Sophie, stilled, a hand going to the back of the sofa for stability, her heart a touch heavier at the mere mention of the woman who should’ve been there helping John tuck the baby back into bed. Her eyes squeezed shut for a moment though it didn’t stop her from seeing in her mind exactly what John had meant.
Robbie had her eyes, not the color, but the set of them, and a dimple just to the right side of his smile. There was something about the nose, too, though Sophie hadn’t yet figured out exactly what, but somehow it was Martha’s face there in the boy, even if it was John’s mouth and mannerisms and mind.
“Sarah, too,” he said, pouring whiskey into two glasses and settling them both on the coffee table as he sat back onto the couch. “I remember when she was born thinking she wasn’t mine. The kid didn’t look a thing like me. That’s why she was so insistent we name her after my mother.”
Sophie lowered herself onto the cushion beside him. “Well, I’ve never had a doubt. Those kids are all a bit of you.”
“And a bit of her,” John said.
“Yeah, well, that’s usually how it works.”
John finished his drink, setting it aside, his gaze fixed off across the room again though he could’ve been someplace else, a different house, a different country, a different time.
His hand was shoved in his pocket, and Sophie watched as he fiddled with something.
“How long was she sick?
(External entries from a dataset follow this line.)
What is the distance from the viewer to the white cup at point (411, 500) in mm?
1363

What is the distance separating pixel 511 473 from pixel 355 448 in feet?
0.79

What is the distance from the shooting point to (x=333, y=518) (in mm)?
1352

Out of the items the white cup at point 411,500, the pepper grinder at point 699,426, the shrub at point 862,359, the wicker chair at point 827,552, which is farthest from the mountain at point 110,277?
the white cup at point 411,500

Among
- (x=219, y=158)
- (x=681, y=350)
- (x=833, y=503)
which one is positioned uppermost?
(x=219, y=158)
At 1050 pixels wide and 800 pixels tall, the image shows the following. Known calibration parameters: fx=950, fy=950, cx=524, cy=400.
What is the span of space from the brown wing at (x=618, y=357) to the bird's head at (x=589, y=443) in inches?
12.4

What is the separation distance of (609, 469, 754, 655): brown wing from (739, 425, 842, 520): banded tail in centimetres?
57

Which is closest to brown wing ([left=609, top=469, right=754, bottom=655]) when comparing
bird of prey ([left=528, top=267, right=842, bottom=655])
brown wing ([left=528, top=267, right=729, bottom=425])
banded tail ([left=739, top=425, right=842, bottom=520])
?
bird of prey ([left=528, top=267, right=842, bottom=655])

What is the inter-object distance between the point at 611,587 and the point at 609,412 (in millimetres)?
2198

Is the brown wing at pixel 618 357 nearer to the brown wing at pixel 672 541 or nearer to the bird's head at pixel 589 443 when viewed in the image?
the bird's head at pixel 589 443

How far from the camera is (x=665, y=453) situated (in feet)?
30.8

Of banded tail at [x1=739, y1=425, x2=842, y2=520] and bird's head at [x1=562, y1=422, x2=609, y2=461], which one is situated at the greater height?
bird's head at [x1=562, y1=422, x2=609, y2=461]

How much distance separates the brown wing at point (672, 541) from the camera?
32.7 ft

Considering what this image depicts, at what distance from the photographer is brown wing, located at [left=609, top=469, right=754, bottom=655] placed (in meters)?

Was she—”
“John,” Sophie said, his name nothing more than a plea.
It was starting to grate on her, the way John wouldn’t say his wife’s name, the way 'Martha' had yet to come from their lips, but Sophie could feel the woman there, filling the room, filling the space between them, filling the hurt, but neither one of them had even said her name.
“How long?” he ground out, pulling his hand from his pocket and leaning forward to settle his elbows on his knees, a glint of gold finding the light as he fumbled with a ring.
Martha's ring.
Sophie put her hand on his shoulder, pulling back when he turned to her, repeating his question.
“How long?”
Sophie swallowed, her eyes shifting to his hand, to the ring before she could bring herself to deliver an answer.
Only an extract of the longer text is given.